**EXERCISE BRIEF**
Reproduce everything in the tribunal decision from "HMRC discovered the" down to "relevant tax year.", word for word.

**QUOTED PASSAGE**

Neutral Citation: [2024] UKFTT 00273 (TC)

Case Number: TC09119

FIRST-TIER TRIBUNAL
TAX CHAMBER

By remote video hearing

Appeal reference: TC/2022/01442

Constructive trust

Heard on: 27 April 2023

Judgment date: 3 April 2024

Before

TRIBUNAL JUDGE ALLATT

SIMON BIRD

Between

RASIAH RAVEENDRAN

Appellant

and

THE COMMISSIONERS FOR HIS MAJESTY’S REVENUE AND CUSTOMS

Respondents

Representation:

For the Appellant: Mr T Puspandan

For the Respondents: Joshua Gyasi, litigator of HM Revenue and Customs’ Solicitor’s Office

DECISION

Introduction

1.

The format of the hearing was via video link, with an interpreter appearing by video to interpret the Appellant’s evidence.

2.

Prior notice of the hearing had been published on the gov.uk website, with information about how representatives of the media or members of the public could apply to join the hearing remotely in order to observe the proceedings. As such, the hearing was held in public.

3.

At the Tribunal’s request, further submissions were made on trust law on 25 May 2023 by HMRC.

Background

4.

The appeal is in relation to a discovery assessment for the 2014/15 tax year of £191,973.50.

5.

On 31 March 2005 the Appellant purchased the property 114 Tooting Hill Street, London, SW17 0RR, for £300,000.00. On 14 May 2014 the above-mentioned property was sold for £350,000.00 to the Appellants sister-in-law. A third party valuation obtained by HMRC put the value of the property at 14 May 2014 as £1,080,000.

ISSUES

6.

The issues for the Tribunal to consider are a) was the discovery assessment properly raised and b) was the Appellant the beneficial owner of the property?

Matters that are not under dispute

7.

The Appellant owned the leasehold of the property since 1989 and his brother, Mr Indraraj has since that date used the property to trade from.

8.

In 2005 his brother was approached by the freeholder who wished to sell the property.

9.

Due to being made bankrupt in 2004, Mr Indraraj could not obtain a loan to buy the property.

10.

The property was bought in the name of the Appellant.

11.

The property was sold to the Appellant’s brother-in-law, Mr Indraraj’s wife, on 14 May 2014.

DISCOVERY ASSESSMENT

12.

HMRC discovered the sale of the property during the course of an enquiry into the Appellant’s tax return for 2014/15.

13.

No mention had been made of the transaction in the tax return.

14.

The assessment was made within the 4 year time limit from the end of the relevant tax year.

15.

There is no contention from the Appellant that the discovery assessment is not valid.

16.

The Tribunal find that the discovery assessment was validly made.

BENEFICIAL OWNERSHIP

Evidence from the Appellant

17.

The bundle contained documentation supplied by the Appellant to HMRC to support his contention that Mr Indaraj was the legal owner of the property.

18.

We were supplied with statements sworn under oath from Mr Indraraj and from Mr Raveendran.

19.

In addition Mr Raveendran supplied a witness statement and gave evidence to the Tribunal.

20.

The third party documentation included completion statements for the purchase and sale. The completion statement for the purchase shows that two transfers of £22,000 were made to the solicitors and those, together with the loan in Mr Raveendran’s name, formed the bulk of the monies for the purchase.

21.

Mr Indraraj, in his sworn statement, made among others the following statement ‘My brother did not make any financial benefit as the result of this purchase. My brother only helped me. All he did was allowed me to use his name and nothing else.’

22.

**RECORDED DATA**
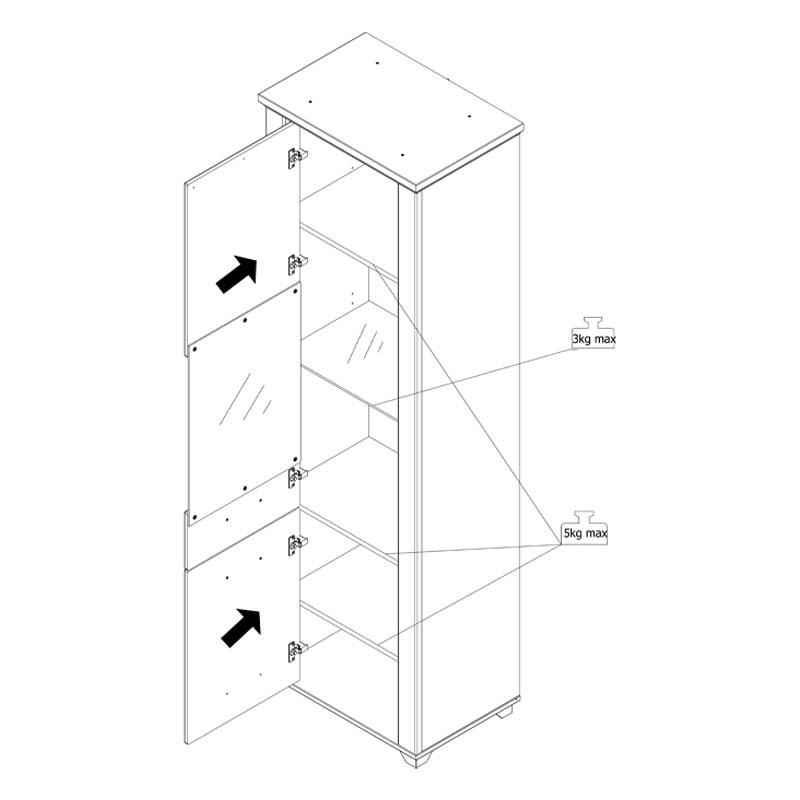 3kg max

5kg max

**RESULT FOR THIS EXERCISE**
HMRC discovered the sale of the property during the course of an enquiry into the Appellant’s tax return for 2014/15.

13.

No mention had been made of the transaction in the tax return.

14.

The assessment was made within the 4 year time limit from the end of the relevant tax year.